I am saddened whenever I hear someone display little interest in learning more about life and about himself or herself. To attempt the difficult and sometimes painful task of answering life’s tough questions is a burden which some people would rather avoid. However, the person who shuns that task is usually a problem to himself as well as to others. He is turned inward instead of outward to life.
There is a wise teaching in Buddhism: “A man of little learning grows old like an ox; his flesh increases, but not his wisdom.”
On the other hand, I am always elated by the person whose eyes are open and whose mind is alert to opportunities for learning. He or she revels in the pleasures of learning, yet each learning experience seems to increase that person’s humility.
Sir Isaac Newton, the 17th century English philosopher and mathematician, was one of the most learned men of his day.
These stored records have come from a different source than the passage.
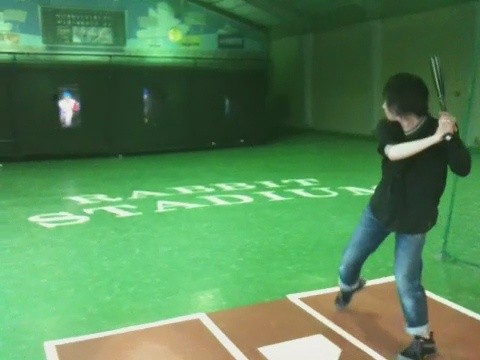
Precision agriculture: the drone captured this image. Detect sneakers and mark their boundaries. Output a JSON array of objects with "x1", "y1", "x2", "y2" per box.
[
  {"x1": 334, "y1": 279, "x2": 365, "y2": 308},
  {"x1": 396, "y1": 333, "x2": 435, "y2": 360}
]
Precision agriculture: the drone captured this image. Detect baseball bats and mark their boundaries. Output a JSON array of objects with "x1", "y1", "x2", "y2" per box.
[{"x1": 428, "y1": 55, "x2": 454, "y2": 141}]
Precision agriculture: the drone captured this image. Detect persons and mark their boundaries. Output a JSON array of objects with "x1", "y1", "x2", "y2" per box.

Yet, late in life, he said, “I do not know what I may appear to the world; but to myself I seem to have been only like a boy playing on the seashore and diverting myself in now and then finding a smoother pebble or a prettier shell than ordinary, whilst the great ocean lay all undiscovered before me.” Despite his expanding knowledge, Newton was humbled by the vastness of what he yet had to learn.
We must never stop learning. We can’t afford to, for learning is the master key to growth. We must not be like the student who stops learning as soon as the degree is granted or when the last bell of the school year rings.
Learning is a non-stop process which occurs within. And although it is facilitated by formal education, it is not dependent upon it. Learning is a personal, lifelong endeavor.